Suite aux insurrections de germinal et prairial, la Convention thermidorienne
réaffirme que le pouvoir doit rester aux mains des riches. Boissy d'Anglas déclare en juin
1795 à la Convention : « Nous devons être gouvernés par les meilleurs : les
meilleurs sont les plus instruits, les plus intéressés au maintien des lois ; or, à bien
peu d'exceptions près, vous ne trouverez de pareils hommes que parmi ceux qui, possédant
une propriété, sont attachés au pays qui la contient, aux lois qui la protègent,
à la tranquillité qui la conserve, et qui doivent à cette propriété et
à l'aisance qu'elle donne l'éducation qui les a rendus propres à discuter
avec sagacité et justesse les avantages et les inconvénient des lois qui fixent le sort de leur
patrie. »
En août 1795 une nouvelle Constitution dite de l'an III est discutée à la Convention
et établie, dans le même état d'esprit que celui défini par Boissy
d'Anglas plus haut. L'article 1er de la Déclaration de 1789 (« Les hommes
naissent et demeurent libres et égaux en droits ») est abandonné. Lanjuinais,
Conventionnel girondin, fait le commentaire suivant à ses collègues : « Si vous dites
que tous les hommes demeurent égaux en droits vous provoquez à la révolte contre la
Constitution ceux à qui vous avez refusé ou suspendu l'exercice des droits de citoyens pour
la sûreté de tous. »
Le nouveau régime politique instauré par la Constitution de l'an III impose un
régime censitaire, par lequel les seuls 30 000 hommes les plus riches ont le droit de vote. Il
établit deux chambres : le Conseil des 500 et le Conseil des Anciens.
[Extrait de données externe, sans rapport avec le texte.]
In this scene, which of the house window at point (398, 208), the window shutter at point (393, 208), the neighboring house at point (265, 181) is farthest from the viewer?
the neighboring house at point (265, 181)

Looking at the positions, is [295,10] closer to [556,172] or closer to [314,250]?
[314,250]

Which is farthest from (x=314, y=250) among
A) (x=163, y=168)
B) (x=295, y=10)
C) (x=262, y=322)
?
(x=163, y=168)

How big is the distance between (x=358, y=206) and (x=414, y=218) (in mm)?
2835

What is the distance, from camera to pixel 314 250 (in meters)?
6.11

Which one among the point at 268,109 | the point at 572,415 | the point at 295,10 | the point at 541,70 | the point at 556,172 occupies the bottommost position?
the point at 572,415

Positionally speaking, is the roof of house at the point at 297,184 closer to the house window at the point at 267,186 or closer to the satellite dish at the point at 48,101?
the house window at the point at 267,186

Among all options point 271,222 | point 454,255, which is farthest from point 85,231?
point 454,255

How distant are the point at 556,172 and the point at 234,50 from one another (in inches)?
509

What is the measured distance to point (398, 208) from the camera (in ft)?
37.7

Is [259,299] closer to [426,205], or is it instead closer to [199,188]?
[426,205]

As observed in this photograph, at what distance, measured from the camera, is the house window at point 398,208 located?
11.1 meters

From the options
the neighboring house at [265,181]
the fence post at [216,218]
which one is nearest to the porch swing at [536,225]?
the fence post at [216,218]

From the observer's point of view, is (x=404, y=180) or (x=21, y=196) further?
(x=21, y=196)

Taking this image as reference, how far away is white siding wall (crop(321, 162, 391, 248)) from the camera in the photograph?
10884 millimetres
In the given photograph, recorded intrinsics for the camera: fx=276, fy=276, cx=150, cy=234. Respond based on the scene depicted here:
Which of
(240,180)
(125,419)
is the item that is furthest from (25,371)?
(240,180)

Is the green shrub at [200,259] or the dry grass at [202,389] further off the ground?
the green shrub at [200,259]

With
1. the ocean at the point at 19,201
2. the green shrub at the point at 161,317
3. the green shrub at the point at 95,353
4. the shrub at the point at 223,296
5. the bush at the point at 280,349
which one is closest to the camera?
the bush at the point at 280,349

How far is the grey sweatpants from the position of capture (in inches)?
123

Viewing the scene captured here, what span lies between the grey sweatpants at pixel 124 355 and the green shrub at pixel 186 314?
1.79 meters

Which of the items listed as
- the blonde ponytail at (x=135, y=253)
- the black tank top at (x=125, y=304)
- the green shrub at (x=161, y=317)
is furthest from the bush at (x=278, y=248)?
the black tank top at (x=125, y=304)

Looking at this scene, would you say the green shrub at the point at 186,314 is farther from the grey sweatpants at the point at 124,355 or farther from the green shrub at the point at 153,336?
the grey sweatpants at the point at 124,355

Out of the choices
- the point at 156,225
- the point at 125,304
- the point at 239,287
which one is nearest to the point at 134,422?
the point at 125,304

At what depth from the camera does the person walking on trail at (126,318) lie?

Cela fait, la Convention peut logiquement s'effacer et laisser la place pour assurer le pouvoir
exécutif au Directoire en octobre 1795 afin de se donner les moyens de renforcer l'ordre bourgeois
dans le pays.
Les thermidoriens prennent alors une retraite dorée. L'un d'entre eux, Tallien, épouse
une millionnaire et loge dans une splendide maison où se réunissent d'autres thermidoriens
et des nobles. Un autre, Bentabole, qui dans le passé se faisait surnommer « Marat le
cadet », épouse lui aussi une millionnaire de famille noble. On organise des bals en
l'honneur des familles nobles qui ont eu un guillotinés en leur sein. On se met à ne plus
faire sonner les « r » dans les mots car ils demandent un effort de prononciation. On se surnomme
les « incoyables ». Dans ces bals et ces salons, banquiers et fournisseurs de
l'armée jouent un rôle très influent.
Et c'est pour servir leurs intérêts et leur garantir leur tranquillité que le
Directoire a reçu le pouvoir. Il est composé de cinq Directeurs : Reubel à la politique
étrangère, aux finances et à la justice ; Barras à l'intérieur ;
Carnot à la guerre ; Letourneur à la marine ; La Revellière aux manufactures et à
l'instruction. Le Directoire accorde une place importante au Ministère de
l'Intérieur.
Mais la situation est loin d'être assainie pour la bourgeoisie, qui ne peut toujours pas vraiment
compter sur l'armée. Sur les trois principales armées, celles de Sambre-et-Meuse et
d'Italie continuent à se considérer comme des armées révolutionnaires qui
cherchent à libérer les peuples de leurs tyrans. Seule l'armée de Rhin-et-Moselle,
commandée par Pichegru, est plutôt du côté du maintien de l'ordre
établi, voire du côté des contre-révolutionnaires de l'intérieur. De
plus, dans de nombreux corps d'armée, les soldats ont souvent participé aux troubles : les
« honnêtes gens » en ont peur.
Des rapports de police s'accumulent qui notent que du côté des prolétaires,
« les idées de pillage se propagent », qu'ils « sont prêts
à se révolter si le gouvernement ne fait pas diminuer le prix des
denrées. »
Voilà pourquoi la politique du Directoire est de ménager la droite et la gauche sans mener une
politique de répression systématique.
Avec un peu plus de liberté retrouvée, les démocrates se
réorganisent progressivement. Des petits groupes d'opposition apparaissent.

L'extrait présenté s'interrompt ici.